An introduction to statistical learning. With applications in R.

*(English)*Zbl 1281.62147
Springer Texts in Statistics 103. New York, NY: Springer (ISBN 978-1-4614-7137-0/hbk; 978-1-4614-7138-7/ebook). xiv, 426 p. (2013).

The book is structured in ten chapters covering tools for modeling and mining of complex real life data sets. The first chapter consists of an overview to basic mathematical notions used throughout the book. The second chapter is built as a general introduction to statistical learning, describing general terms which will be presented in full detail in subsequent chapters. It also consists of basic commands and concepts of R useful for the understanding of the examples which accompany the theoretical notions. The third chapter presents simple and multiple linear regression.

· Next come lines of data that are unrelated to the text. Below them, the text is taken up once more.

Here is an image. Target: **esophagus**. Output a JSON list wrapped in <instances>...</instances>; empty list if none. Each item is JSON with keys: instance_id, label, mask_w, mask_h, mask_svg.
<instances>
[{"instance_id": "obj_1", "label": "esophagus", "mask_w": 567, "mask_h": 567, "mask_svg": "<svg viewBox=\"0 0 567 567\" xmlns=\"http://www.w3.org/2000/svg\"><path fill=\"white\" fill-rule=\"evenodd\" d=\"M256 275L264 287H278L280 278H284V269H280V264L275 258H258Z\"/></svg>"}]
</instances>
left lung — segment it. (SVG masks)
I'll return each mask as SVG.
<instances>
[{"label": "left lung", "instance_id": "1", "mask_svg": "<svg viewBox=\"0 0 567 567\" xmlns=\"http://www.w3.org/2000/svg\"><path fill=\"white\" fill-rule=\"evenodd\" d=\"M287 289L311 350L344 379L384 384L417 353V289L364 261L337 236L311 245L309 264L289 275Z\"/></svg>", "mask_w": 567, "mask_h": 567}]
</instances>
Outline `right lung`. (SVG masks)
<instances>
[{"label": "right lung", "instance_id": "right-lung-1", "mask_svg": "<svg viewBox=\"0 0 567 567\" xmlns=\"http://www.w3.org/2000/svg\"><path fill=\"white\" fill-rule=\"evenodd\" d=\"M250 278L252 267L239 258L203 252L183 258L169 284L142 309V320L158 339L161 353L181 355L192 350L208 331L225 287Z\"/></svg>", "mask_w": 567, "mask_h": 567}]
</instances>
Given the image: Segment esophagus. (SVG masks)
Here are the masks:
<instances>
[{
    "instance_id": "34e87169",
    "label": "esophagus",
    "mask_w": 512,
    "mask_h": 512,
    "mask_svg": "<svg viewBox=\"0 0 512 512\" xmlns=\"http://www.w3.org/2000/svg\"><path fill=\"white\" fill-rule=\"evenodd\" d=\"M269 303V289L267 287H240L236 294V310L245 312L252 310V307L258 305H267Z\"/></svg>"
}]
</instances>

The estimation of coefficients and the assessment of the accuracy of the model are also introduced. Other aspects such as qualitative prediction and extensions of linear modelsare discussed. The chapter concludes with a comparison of linear regression with the k-nearest-neighbors method and exercises in R to emphasize the important theoretical concepts which were discussed. The fourth chapter presents classification as a method able to improve (in certain conditions) the results obtained using linear regression. The authors present logistic regression and linear discriminant analysis using Bayes’ theorem for classification. The chapter ends with a comparison of classification methods and exercises to underline the strengths and weaknesses of logistic regression, LDA, QDA and KNN.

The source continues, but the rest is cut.